## Esercizi
1. Copia dal comunicato sulla viabilità lecchese il passo che va da "Lecco, 25 novembre" a "e Mauro Piazza.".
2. Sapresti riassumere in due frasi il comunicato sulla viabilità lecchese?
3. Come potrebbe proseguire il comunicato sulla viabilità lecchese? Riprendilo dopo la sua ultima frase.

## Testo del documento
'''
Lecco, 25 novembre 2020– “Ieri Il Consiglio regionale lombardo, ha approvato tre emendamenti, in occasione del voto delle risoluzioni su Recovery fund e sul Documento di Economia e Finanza regionale per proseguire nel percorso di studio e verifica della fattibilità degli interventi strutturali in campo viabilistico che sono stati richiesti dal territorio lecchese nel tavolo delle infrastrutture voluto dal Presidente Fontana” dichiarano il Sottosegretario regionale ai grandi eventi sportivi Antonio Rossi e i Consiglieri regionali Antonello Formenti e Mauro Piazza.

“Regione Lombardia proseguirà di concerto con tutti gli Enti interessati lo studio di fattibilità per il potenziamento del sistema di tangenziali di Milano e territori limitrofi con la riqualificazione e prolungamento tangenziale est di Milano che prevede il prolungamento verso Nord dell’autostrada A51 – Tangenziale Est di Milano” spiegano i tre esponenti lecchesi.

“L’ente regionale inoltre” – continuano Rossi, Formenti e Piazza– “proseguirà le interlocuzioni con Anas e Ministero delle infrastrutture per l’adeguamento e messa in sicurezza della piattaforma stradale della Strada statale 36 del lago di Como e dello Spluga con l’introduzione di tre corsie di marcia nel tratto tra Giussano e Lecco”.
'''
## Voci memorizzate
'''
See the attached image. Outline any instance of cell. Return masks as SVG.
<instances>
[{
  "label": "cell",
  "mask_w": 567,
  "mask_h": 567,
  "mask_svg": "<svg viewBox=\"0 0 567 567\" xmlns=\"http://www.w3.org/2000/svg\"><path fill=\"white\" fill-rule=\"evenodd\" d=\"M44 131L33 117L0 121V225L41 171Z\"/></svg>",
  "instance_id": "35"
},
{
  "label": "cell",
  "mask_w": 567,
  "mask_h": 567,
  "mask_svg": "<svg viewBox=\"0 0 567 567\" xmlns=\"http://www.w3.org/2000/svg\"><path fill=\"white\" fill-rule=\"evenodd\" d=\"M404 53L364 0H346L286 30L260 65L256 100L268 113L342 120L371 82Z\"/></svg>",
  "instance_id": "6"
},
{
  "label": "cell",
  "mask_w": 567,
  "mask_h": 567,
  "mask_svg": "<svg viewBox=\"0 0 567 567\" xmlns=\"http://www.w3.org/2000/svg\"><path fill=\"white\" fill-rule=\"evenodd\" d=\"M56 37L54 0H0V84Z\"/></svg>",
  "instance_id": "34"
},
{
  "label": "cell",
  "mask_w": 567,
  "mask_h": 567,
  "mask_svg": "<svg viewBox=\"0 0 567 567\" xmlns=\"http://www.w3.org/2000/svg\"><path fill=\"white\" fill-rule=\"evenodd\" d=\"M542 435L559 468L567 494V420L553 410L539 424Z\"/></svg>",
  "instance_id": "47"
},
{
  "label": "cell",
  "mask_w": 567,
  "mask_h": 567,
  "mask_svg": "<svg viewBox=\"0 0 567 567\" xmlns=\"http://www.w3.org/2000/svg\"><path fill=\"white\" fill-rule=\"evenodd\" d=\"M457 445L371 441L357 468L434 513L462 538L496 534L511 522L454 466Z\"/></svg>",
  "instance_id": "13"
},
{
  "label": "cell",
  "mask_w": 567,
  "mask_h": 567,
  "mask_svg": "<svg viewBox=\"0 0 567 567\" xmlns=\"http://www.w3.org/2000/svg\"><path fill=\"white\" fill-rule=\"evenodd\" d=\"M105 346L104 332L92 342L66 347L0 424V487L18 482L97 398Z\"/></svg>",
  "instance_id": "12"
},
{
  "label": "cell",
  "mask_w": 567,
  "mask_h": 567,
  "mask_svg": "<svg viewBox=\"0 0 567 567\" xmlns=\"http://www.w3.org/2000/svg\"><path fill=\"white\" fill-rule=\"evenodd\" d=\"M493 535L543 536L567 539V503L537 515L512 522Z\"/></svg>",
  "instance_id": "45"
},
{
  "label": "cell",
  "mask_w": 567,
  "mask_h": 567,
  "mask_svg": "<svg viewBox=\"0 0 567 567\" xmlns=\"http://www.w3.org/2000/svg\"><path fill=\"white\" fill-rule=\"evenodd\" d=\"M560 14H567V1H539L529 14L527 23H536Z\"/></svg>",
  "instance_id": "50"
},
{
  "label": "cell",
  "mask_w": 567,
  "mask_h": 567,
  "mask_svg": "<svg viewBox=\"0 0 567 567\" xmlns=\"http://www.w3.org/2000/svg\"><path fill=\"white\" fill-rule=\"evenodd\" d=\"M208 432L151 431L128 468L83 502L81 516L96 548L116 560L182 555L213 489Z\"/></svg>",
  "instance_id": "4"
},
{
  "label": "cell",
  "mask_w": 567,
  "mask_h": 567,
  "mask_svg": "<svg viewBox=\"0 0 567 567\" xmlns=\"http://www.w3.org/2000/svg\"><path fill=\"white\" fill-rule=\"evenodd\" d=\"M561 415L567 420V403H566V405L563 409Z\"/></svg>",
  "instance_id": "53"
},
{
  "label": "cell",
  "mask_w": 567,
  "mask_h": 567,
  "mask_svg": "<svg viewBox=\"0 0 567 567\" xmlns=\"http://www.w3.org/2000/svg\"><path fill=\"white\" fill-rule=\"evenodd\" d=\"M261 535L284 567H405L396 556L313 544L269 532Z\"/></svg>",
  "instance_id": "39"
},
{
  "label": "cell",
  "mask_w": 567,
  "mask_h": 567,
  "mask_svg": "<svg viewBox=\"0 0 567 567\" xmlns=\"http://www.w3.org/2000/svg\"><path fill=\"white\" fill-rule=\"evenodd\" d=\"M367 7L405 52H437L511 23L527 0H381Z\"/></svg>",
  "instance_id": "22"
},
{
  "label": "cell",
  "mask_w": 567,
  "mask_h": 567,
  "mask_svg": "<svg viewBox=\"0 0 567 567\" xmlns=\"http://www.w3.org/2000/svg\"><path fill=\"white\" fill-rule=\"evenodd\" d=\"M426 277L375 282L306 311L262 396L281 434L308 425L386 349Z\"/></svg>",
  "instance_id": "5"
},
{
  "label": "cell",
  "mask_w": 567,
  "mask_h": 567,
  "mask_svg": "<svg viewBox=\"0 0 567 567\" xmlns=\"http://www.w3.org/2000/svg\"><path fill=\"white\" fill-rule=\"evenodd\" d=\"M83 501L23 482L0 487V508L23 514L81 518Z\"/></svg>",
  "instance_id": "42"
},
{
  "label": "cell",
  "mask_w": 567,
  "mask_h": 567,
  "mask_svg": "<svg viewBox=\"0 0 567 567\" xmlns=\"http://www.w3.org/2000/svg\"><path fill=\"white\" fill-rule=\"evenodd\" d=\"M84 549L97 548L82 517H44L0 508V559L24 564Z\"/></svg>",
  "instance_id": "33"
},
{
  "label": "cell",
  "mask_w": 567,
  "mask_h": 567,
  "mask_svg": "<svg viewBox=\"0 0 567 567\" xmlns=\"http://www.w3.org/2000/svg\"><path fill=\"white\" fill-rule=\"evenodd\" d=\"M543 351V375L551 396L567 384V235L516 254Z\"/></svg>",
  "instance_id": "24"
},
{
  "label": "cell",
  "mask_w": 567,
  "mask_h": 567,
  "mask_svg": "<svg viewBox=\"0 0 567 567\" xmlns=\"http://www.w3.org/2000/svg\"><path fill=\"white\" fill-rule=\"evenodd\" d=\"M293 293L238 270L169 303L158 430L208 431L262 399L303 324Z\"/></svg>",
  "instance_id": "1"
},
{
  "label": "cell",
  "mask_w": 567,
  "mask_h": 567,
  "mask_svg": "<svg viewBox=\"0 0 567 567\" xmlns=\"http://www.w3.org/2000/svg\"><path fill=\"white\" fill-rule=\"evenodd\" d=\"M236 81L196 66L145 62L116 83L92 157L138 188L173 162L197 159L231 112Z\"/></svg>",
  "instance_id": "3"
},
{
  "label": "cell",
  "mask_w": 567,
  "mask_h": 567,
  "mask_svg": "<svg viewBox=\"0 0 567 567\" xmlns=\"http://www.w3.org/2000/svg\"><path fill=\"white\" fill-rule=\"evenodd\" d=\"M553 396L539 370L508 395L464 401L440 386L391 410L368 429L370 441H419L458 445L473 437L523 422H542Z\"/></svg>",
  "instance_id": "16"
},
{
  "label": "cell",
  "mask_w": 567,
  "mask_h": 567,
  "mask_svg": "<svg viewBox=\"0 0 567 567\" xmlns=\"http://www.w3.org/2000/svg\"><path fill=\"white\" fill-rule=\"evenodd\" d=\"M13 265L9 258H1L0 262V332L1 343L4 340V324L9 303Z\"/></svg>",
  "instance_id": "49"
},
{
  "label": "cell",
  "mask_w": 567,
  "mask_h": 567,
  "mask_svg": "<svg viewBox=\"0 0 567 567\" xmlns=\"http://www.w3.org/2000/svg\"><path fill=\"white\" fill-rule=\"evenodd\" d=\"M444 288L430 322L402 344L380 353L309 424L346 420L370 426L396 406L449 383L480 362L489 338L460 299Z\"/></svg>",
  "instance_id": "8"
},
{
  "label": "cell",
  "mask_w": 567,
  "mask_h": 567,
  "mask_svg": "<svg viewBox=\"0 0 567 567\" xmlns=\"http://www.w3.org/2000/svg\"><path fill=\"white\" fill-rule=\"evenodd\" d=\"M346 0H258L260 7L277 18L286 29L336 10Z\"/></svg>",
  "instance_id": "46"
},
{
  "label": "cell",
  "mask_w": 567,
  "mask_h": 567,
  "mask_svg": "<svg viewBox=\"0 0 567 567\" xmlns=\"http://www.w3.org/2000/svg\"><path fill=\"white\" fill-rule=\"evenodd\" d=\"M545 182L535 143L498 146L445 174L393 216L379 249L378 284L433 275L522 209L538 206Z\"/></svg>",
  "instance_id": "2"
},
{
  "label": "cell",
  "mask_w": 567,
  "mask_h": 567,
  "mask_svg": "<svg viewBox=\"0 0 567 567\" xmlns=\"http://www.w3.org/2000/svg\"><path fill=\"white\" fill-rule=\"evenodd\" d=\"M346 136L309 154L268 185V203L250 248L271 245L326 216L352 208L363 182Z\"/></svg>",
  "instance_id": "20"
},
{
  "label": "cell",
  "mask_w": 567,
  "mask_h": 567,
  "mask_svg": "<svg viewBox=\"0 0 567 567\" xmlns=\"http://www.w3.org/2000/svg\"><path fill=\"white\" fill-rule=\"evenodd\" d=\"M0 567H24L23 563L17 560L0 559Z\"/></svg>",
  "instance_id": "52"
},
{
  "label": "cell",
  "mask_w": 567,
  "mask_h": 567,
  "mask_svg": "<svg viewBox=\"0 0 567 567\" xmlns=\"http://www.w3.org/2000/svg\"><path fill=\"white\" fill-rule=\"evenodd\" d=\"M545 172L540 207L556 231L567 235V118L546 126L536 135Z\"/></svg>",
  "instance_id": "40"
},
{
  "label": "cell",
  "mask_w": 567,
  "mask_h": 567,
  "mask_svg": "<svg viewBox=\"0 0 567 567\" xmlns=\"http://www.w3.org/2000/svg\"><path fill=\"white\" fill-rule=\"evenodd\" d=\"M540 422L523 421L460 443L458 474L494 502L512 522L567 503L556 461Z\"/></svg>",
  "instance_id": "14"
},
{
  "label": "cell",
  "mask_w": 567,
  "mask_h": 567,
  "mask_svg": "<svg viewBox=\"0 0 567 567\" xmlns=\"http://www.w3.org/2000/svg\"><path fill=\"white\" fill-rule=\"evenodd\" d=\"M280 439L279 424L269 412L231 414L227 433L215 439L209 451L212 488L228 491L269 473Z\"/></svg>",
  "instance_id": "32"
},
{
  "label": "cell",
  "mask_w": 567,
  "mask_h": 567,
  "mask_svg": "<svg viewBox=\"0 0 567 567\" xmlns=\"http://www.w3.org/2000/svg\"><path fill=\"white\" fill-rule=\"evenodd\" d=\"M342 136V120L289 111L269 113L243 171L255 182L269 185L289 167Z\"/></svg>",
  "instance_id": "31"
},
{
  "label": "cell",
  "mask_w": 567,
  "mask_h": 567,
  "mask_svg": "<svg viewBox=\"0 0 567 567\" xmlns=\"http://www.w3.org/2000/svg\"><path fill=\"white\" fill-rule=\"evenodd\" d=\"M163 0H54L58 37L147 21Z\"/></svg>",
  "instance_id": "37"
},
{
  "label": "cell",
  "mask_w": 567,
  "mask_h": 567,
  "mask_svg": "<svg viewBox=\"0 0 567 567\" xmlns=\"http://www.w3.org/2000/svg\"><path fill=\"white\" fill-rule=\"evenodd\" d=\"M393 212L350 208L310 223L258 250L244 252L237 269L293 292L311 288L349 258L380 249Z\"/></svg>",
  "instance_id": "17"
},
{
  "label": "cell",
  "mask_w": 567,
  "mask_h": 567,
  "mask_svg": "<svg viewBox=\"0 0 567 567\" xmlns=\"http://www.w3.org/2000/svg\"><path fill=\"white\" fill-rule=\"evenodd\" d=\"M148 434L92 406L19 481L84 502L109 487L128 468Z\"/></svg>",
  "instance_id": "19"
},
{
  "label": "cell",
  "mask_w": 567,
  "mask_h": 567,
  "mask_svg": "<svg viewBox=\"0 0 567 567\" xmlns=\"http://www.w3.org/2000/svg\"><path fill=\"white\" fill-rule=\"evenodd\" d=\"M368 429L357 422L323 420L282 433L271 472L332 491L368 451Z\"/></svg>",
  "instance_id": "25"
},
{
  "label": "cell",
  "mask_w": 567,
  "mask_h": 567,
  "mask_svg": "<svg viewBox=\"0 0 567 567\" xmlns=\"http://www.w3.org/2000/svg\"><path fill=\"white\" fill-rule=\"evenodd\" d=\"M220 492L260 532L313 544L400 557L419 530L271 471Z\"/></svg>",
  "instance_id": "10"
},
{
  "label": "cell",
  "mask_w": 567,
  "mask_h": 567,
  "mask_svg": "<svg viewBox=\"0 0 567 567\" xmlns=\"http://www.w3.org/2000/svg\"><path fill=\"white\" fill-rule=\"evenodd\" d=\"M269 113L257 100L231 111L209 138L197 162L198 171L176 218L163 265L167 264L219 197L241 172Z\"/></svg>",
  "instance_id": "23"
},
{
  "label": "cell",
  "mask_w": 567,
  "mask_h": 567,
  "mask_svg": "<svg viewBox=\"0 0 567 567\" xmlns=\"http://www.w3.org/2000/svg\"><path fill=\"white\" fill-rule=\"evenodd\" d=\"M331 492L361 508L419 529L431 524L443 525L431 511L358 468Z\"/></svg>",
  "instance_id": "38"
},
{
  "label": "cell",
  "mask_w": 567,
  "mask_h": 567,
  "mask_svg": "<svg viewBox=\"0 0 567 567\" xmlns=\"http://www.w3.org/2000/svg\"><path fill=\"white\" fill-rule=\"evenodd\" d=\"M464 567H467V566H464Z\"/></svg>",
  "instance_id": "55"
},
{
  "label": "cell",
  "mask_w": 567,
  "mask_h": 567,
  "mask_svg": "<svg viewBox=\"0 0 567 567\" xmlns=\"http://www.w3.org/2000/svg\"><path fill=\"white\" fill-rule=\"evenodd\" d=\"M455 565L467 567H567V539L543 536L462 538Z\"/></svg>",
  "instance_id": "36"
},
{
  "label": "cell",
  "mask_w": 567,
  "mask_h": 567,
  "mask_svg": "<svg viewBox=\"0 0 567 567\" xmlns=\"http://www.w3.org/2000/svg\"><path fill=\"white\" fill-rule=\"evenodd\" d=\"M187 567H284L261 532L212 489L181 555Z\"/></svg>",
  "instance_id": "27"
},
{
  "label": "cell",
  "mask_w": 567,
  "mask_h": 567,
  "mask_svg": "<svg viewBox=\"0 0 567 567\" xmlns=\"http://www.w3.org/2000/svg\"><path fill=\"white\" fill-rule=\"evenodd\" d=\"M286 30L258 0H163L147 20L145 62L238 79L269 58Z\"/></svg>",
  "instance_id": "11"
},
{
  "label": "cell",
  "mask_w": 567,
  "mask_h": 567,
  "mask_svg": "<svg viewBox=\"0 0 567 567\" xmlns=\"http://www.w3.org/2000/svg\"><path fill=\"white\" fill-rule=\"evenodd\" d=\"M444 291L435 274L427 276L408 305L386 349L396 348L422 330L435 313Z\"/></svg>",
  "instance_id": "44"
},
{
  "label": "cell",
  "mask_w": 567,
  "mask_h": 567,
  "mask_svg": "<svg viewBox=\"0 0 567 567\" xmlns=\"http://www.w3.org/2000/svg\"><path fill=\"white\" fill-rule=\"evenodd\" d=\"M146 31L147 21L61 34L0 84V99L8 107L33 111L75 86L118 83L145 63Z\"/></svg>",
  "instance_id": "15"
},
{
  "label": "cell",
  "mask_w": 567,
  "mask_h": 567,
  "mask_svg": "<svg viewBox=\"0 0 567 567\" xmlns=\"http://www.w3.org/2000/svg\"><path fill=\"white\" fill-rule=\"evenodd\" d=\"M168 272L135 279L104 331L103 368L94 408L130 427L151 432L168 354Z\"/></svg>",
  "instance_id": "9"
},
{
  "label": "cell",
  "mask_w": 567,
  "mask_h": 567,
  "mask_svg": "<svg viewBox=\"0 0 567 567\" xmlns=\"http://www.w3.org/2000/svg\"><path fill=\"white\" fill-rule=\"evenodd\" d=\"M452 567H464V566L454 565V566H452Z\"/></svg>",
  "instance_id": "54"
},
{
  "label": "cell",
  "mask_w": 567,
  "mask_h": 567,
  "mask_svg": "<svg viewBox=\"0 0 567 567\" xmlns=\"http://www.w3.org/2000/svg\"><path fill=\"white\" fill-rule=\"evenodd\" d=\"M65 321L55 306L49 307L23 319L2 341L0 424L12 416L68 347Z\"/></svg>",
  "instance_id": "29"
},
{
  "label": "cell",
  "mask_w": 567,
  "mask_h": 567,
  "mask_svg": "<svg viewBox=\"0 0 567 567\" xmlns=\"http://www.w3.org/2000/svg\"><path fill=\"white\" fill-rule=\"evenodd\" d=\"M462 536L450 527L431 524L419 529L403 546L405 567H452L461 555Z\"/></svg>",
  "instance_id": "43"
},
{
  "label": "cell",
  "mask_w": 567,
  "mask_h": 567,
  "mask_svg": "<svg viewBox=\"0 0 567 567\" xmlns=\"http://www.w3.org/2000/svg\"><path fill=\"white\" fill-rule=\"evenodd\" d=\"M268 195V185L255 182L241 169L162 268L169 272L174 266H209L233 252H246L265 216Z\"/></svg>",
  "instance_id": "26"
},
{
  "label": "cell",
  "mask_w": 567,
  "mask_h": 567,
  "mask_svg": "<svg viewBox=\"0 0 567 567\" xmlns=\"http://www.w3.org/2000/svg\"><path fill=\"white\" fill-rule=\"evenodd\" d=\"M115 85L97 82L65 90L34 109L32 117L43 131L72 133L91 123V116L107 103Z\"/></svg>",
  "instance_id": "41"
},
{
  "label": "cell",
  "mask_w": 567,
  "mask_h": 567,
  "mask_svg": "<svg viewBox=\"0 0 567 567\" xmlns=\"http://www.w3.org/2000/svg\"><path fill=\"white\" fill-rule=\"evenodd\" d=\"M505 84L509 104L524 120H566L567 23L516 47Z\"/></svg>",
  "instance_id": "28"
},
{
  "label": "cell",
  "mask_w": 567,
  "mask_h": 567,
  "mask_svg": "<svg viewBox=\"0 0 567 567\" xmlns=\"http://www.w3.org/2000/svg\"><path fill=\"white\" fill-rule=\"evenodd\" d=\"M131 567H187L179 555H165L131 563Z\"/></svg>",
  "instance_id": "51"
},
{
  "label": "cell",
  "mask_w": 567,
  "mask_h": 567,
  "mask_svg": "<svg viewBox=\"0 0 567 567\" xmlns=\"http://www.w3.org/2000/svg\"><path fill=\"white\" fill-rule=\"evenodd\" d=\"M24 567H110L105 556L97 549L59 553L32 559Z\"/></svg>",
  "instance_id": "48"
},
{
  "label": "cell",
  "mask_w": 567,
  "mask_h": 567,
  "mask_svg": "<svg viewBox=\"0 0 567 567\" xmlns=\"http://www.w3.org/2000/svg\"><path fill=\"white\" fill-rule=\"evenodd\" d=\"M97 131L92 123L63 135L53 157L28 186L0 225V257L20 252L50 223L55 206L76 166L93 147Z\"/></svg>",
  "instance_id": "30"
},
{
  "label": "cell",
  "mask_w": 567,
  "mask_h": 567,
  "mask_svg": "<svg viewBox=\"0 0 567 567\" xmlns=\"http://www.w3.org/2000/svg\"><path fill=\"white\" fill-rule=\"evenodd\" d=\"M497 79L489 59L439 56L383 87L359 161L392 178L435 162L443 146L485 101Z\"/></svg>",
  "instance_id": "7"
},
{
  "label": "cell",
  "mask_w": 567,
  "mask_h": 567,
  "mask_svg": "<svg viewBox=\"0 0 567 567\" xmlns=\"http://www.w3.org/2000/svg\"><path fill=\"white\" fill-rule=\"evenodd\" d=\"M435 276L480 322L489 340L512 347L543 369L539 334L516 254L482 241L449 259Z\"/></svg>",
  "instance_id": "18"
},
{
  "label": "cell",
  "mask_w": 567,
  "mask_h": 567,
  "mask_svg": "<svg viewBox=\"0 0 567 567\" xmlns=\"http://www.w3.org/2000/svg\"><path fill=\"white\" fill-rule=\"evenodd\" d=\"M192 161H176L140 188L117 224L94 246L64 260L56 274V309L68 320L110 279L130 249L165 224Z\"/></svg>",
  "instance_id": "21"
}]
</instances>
'''
## Risposte per voce
1.
Lecco, 25 novembre 2020– “Ieri Il Consiglio regionale lombardo, ha approvato tre emendamenti, in occasione del voto delle risoluzioni su Recovery fund e sul Documento di Economia e Finanza regionale per proseguire nel percorso di studio e verifica della fattibilità degli interventi strutturali in campo viabilistico che sono stati richiesti dal territorio lecchese nel tavolo delle infrastrutture voluto dal Presidente Fontana” dichiarano il Sottosegretario regionale ai grandi eventi sportivi Antonio Rossi e i Consiglieri regionali Antonello Formenti e Mauro Piazza.

2. Antonio Rossi, Antonello Formenti e Mauro Piazza dichiarano che il Consiglio regionale lombardo ha approvato tre emendamenti per proseguire lo studio di fattibilità degli interventi viabilistici richiesti dal territorio lecchese. Regione Lombardia proseguirà lo studio per il potenziamento delle tangenziali di Milano con il prolungamento verso Nord della A51 e le interlocuzioni con Anas e Ministero delle infrastrutture per portare a tre corsie la Statale 36 tra Giussano e Lecco.

3.
“Infine” – proseguono i rappresentanti regionali – “Regione avvierà la progettazione, di intesa con Rfi e MIT, del raddoppio ferroviario tra Calolziocorte(LC) e Ponte San Pietro (BG) un’azione indispensabile per il rafforzamento  della direttrice ferroviaria che ci collega al capoluogo orobico; questo progetto permetterà di eliminare le criticità esistenti e migliorare le prestazioni in termini di regolarità del servizio così come si sta facendo per il raddoppio della tratta tra Ponte San Pietro (BG) e Bergamo”.

“Dal sistema viabilistico a quello del trasporto ferroviario, con questi impegni messi nero su bianco sulla risoluzione al documento programmatorio principale di Regione Lombardia, l’ente che rappresentiamo, ancora una volta, dimostra un’attenzione puntuale a ciò che emerge dal Lecchese; siamo convinti che oggi sia il punto di inizio che porti a un’occasione di sviluppo territoriale straordinaria ci aspettiamo ora, che il “sistema lecco” si attivi coralmente in tutte le sue articolazioni istituzionali ed economiche al fine di definire le priorità infrastrutturali del territorio e adoperarsi per il loro ottenimento” concludono Rossi, Formenti e Piazza.